Stop is a 2015 South Korean-Japanese co-production directed by Kim Ki-duk that had its premiere at the Karlovy Vary International Film Festival in the Czech Republic. The film is set in Japan and addresses the aftermath of Fukushima-Daichi disaster; the cast of the film is mostly Japanese.

==Plot==
A young married couple living near the Fukushima nuclear reactor is exposed to radiation by the nuclear accident there. Unsure of what to do, the initially decide to remain in their home. When authorities force them to evacuate, they resettle in Shinjuku. The wife is pregnant, and the couple is consumed with concern that their child will be born disabled due to exposure to radiation. Unsure of whether or not they should keep the child, their emotions run wild.

==Cast==
- Natsuko Hori as Miki
- Tsubasa Nakae as Sabu
- Allen Ai as lunatic pregnant woman
- Mitsuhiro Takeda
- Daigo Tashiro

== Reception ==
Reviewer Guy Lodge of Variety wrote, "With its erratic, illogical narrative arriving at no conclusion more complex than 'nuclear power is really bad, you guys,' the pic offers few compensatory pleasures in its dashed-off style and uncertain performances. Given that distributor interest has waned over Kim's last few superior features, 'Stop' looks a commercial non-starter."

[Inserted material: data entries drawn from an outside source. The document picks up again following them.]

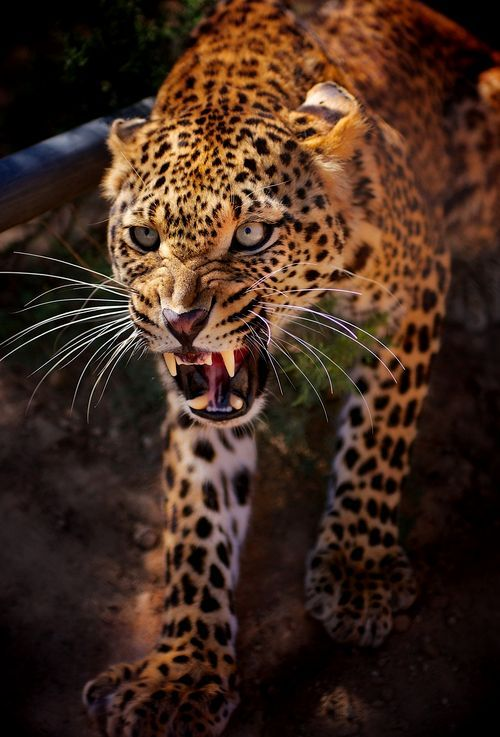 angry baby cheetah - photo #14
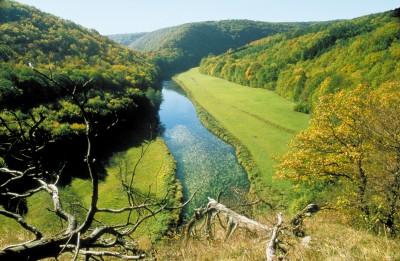 Thayatal Nemzeti Park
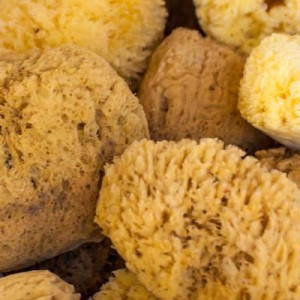 Natural Sea Sponge Uses Collection of Sponges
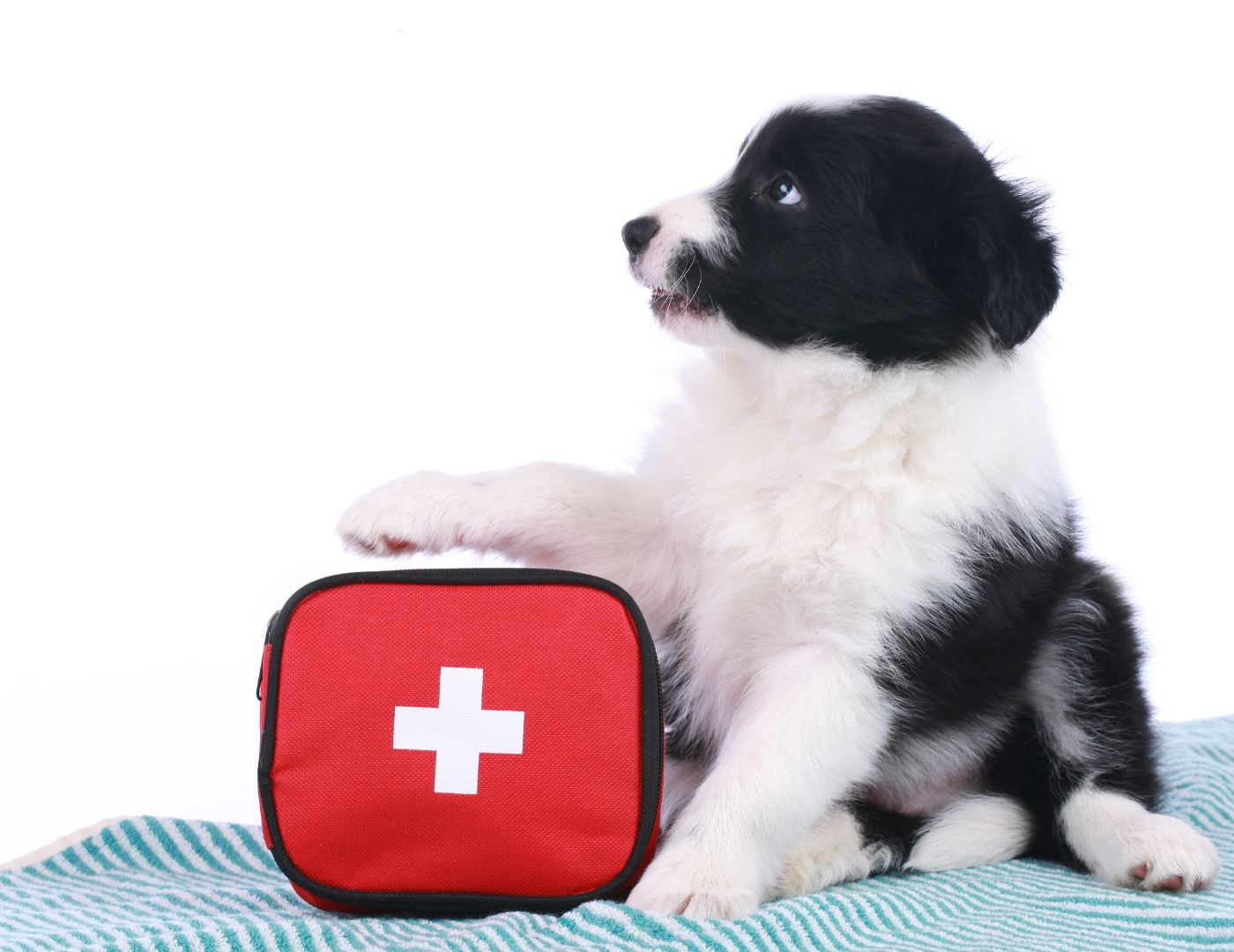 What you need to know about the best dog first aid kits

Ritter Fan of Plano Crítico wrote, "The serious subject matter that Kim Ki-Duk tries to address becomes a complete pastiche in his hands. It's a shame that he simplified something that could have yielded good results so much, especially with his raw filmmaking style."

Rudolf Schimera wrote, "Shot using a handheld camera, renowned Korean director and festival veteran Kim Ki-duk makes no bones about using his raw, highly topical picture as a political tool in the service of the public, setting it against a backdrop of just two individuals and their desperate, claustrophobic situation that will leave the viewer anything but indifferent."